EDIT: one example data set:
x = [-488., -478., -473.]
y = [ 0.02080881, 0.03233648, 0.03584448]
fit1, fit_err1, _, _, _ = np.polyfit(x, y, 2, full=True)
result:
fit1 = [ -3.00778818e-05 -2.79024663e-02 -6.43272769e+00]
fit_err1 = []
I know that fitting a 2nd order polynom to a set of three point is not very useful, but then i still expect the function to either raise a warning, or (as it actually determined a fit) return the actual residuals, or both (like "here are the residuals, but your conditions are poor!").
The np. polyfit() method takes a few parameters and returns a vector of coefficients p that minimizes the squared error in the order deg, deg-1, … 0. It least squares the polynomial fit.
Introduction to NumPy polyfit. In python, Numpy polyfit() is a method that fits the data within a polynomial function. That is, it least squares the function polynomial fit. For example, a polynomial p(X) of deg degree fits the coordinate points (X, Y).
rcond. The value of rcond is not really about quality of fit, it describes the process by which the fit was obtained, namely a least-squares solution of a linear system. Most of the time the user of polyfit does not provide this parameter, so a suitable value is picked by polyfit itself.
To get the least-squares fit of a polynomial to data, use the polynomial. polyfit() in Python Numpy. The method returns the Polynomial coefficients ordered from low to high. If y was 2-D, the coefficients in column k of coef represent the polynomial fit to the data in y's k-th column.

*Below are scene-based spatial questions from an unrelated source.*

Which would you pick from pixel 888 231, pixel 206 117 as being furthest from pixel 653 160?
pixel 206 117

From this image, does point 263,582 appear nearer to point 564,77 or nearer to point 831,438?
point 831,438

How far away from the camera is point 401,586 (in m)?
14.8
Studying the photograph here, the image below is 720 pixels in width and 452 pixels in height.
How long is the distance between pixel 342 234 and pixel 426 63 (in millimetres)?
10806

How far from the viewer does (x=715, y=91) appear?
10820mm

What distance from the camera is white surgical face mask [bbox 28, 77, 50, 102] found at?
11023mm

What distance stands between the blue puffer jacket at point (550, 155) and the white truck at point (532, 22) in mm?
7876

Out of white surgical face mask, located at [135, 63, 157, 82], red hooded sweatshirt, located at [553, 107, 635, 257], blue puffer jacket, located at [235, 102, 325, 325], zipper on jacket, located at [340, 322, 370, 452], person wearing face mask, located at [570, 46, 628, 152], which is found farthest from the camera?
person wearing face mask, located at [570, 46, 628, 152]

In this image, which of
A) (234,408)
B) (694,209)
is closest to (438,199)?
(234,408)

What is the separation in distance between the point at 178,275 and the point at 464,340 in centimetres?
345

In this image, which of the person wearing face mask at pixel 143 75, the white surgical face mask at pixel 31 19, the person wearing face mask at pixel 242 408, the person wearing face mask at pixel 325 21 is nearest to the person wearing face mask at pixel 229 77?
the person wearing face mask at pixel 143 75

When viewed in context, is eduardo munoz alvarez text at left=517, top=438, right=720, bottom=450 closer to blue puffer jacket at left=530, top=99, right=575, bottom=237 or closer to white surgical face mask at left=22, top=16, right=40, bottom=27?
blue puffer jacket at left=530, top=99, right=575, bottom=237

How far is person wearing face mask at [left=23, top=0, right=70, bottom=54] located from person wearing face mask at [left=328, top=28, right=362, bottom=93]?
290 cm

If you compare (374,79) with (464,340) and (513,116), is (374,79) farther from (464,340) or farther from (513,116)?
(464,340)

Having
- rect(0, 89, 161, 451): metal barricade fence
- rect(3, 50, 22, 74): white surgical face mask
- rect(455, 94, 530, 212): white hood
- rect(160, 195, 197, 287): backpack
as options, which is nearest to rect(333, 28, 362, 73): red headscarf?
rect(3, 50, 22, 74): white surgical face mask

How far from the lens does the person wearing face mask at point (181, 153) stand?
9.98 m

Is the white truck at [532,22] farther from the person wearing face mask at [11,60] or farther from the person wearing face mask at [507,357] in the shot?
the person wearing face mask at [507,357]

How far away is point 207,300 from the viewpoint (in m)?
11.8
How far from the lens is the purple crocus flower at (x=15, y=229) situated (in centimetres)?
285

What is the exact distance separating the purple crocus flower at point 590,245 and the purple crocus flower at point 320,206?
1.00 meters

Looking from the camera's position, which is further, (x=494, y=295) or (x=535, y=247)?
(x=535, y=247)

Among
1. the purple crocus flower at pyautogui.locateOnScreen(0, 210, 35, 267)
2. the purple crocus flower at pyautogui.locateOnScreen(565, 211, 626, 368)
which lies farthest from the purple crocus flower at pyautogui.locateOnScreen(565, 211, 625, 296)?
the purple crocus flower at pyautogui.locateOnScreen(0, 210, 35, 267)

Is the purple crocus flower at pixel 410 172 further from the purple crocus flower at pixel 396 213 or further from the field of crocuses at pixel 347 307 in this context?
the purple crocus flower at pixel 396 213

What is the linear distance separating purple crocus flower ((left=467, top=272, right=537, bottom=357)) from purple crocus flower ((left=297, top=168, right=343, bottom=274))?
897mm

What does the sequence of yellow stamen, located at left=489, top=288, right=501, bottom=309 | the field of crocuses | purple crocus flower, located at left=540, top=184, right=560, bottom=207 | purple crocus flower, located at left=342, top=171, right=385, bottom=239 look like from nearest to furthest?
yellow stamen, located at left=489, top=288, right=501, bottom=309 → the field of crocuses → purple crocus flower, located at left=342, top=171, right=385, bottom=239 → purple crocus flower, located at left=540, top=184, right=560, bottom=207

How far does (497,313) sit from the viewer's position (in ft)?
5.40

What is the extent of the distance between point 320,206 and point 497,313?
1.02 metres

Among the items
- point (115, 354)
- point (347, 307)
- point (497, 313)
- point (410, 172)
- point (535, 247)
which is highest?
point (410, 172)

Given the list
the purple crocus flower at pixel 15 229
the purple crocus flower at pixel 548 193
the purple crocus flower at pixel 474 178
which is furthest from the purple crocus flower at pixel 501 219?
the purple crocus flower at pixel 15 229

As pointed out by @Jaime, if you have three points a second order polynomial will fit it exactly. And your point that the error should be rather 0
than an empty array makes sense, but this is the current behavior of np.linalg.lstsq
, which is where np.polyfit
is wrapped around.
We can test this behavior doing the least-squares fit of a y = a*x**0 + b*x**1 + c*x**2
equation that we know the answer should be a=0, b=0, c=1
:
np.linalg.lstsq([[1, 1 ,1], [1, 2, 4], [1, 3, 9]], [1, 4, 9])
#(array([ -3.43396424e-15, 3.88578059e-15, 1.00000000e+00]),
# array([], dtype=float64),
# 3,
# array([ 10.64956309, 1.2507034 , 0.15015641]))
where we can see that the second output is an empty array. And this is intended to work like this.